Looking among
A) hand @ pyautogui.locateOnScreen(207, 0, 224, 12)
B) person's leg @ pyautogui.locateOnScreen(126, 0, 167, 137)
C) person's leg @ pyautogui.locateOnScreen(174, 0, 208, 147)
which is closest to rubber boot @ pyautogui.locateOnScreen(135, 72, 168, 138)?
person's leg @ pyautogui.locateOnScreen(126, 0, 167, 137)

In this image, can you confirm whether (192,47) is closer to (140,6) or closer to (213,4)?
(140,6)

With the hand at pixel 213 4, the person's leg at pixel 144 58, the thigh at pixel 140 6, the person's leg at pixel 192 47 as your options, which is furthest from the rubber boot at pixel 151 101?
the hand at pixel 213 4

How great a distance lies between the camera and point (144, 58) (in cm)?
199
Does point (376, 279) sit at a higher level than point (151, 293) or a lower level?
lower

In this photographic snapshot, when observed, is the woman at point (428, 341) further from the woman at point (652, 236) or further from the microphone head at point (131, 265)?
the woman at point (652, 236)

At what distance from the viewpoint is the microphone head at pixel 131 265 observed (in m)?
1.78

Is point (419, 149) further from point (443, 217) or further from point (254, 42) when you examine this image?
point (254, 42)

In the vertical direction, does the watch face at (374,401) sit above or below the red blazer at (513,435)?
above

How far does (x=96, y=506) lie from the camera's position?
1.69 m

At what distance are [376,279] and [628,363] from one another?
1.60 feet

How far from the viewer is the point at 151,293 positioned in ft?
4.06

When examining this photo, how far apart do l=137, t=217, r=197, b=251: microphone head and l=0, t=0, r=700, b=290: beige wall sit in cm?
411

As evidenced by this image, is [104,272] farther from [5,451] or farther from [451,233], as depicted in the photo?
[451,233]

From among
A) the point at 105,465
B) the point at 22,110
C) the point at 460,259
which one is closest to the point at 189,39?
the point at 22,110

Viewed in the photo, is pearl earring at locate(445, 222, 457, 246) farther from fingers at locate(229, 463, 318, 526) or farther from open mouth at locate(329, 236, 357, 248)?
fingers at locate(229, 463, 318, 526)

——————

## Task
Please pull out every one of the entries above and reproduce each line word for word, with no changes.

## Answer to the exercise
Looking among
A) hand @ pyautogui.locateOnScreen(207, 0, 224, 12)
B) person's leg @ pyautogui.locateOnScreen(126, 0, 167, 137)
C) person's leg @ pyautogui.locateOnScreen(174, 0, 208, 147)
which is closest to rubber boot @ pyautogui.locateOnScreen(135, 72, 168, 138)?
person's leg @ pyautogui.locateOnScreen(126, 0, 167, 137)

In this image, can you confirm whether (192,47) is closer to (140,6) or closer to (213,4)?
(140,6)

With the hand at pixel 213 4, the person's leg at pixel 144 58, the thigh at pixel 140 6, the person's leg at pixel 192 47 as your options, which is furthest from the rubber boot at pixel 151 101?
the hand at pixel 213 4

How great a distance lies between the camera and point (144, 58) (in cm)?
199
Does point (376, 279) sit at a higher level than point (151, 293) or a lower level?
lower

In this photographic snapshot, when observed, is the woman at point (428, 341) further from the woman at point (652, 236) or further from the microphone head at point (131, 265)?
the woman at point (652, 236)

At what distance from the viewpoint is the microphone head at pixel 131 265 observed (in m)?
1.78

Is point (419, 149) further from point (443, 217) or further from point (254, 42) when you examine this image?
point (254, 42)

In the vertical direction, does the watch face at (374,401) sit above or below the red blazer at (513,435)?
above

How far does (x=96, y=506) lie from the camera's position?
1.69 m

At what distance are [376,279] and [628,363] from one another?
1.60 feet

How far from the viewer is the point at 151,293 positioned in ft?
4.06

When examining this photo, how far apart do l=137, t=217, r=197, b=251: microphone head and l=0, t=0, r=700, b=290: beige wall sit in cm?
411

As evidenced by this image, is [104,272] farther from [5,451] or farther from [451,233], as depicted in the photo?
[451,233]

From among
A) the point at 105,465
B) the point at 22,110
C) the point at 460,259
which one is closest to the point at 189,39?
the point at 22,110

Viewed in the photo, is pearl earring at locate(445, 222, 457, 246) farther from fingers at locate(229, 463, 318, 526) or farther from open mouth at locate(329, 236, 357, 248)?
fingers at locate(229, 463, 318, 526)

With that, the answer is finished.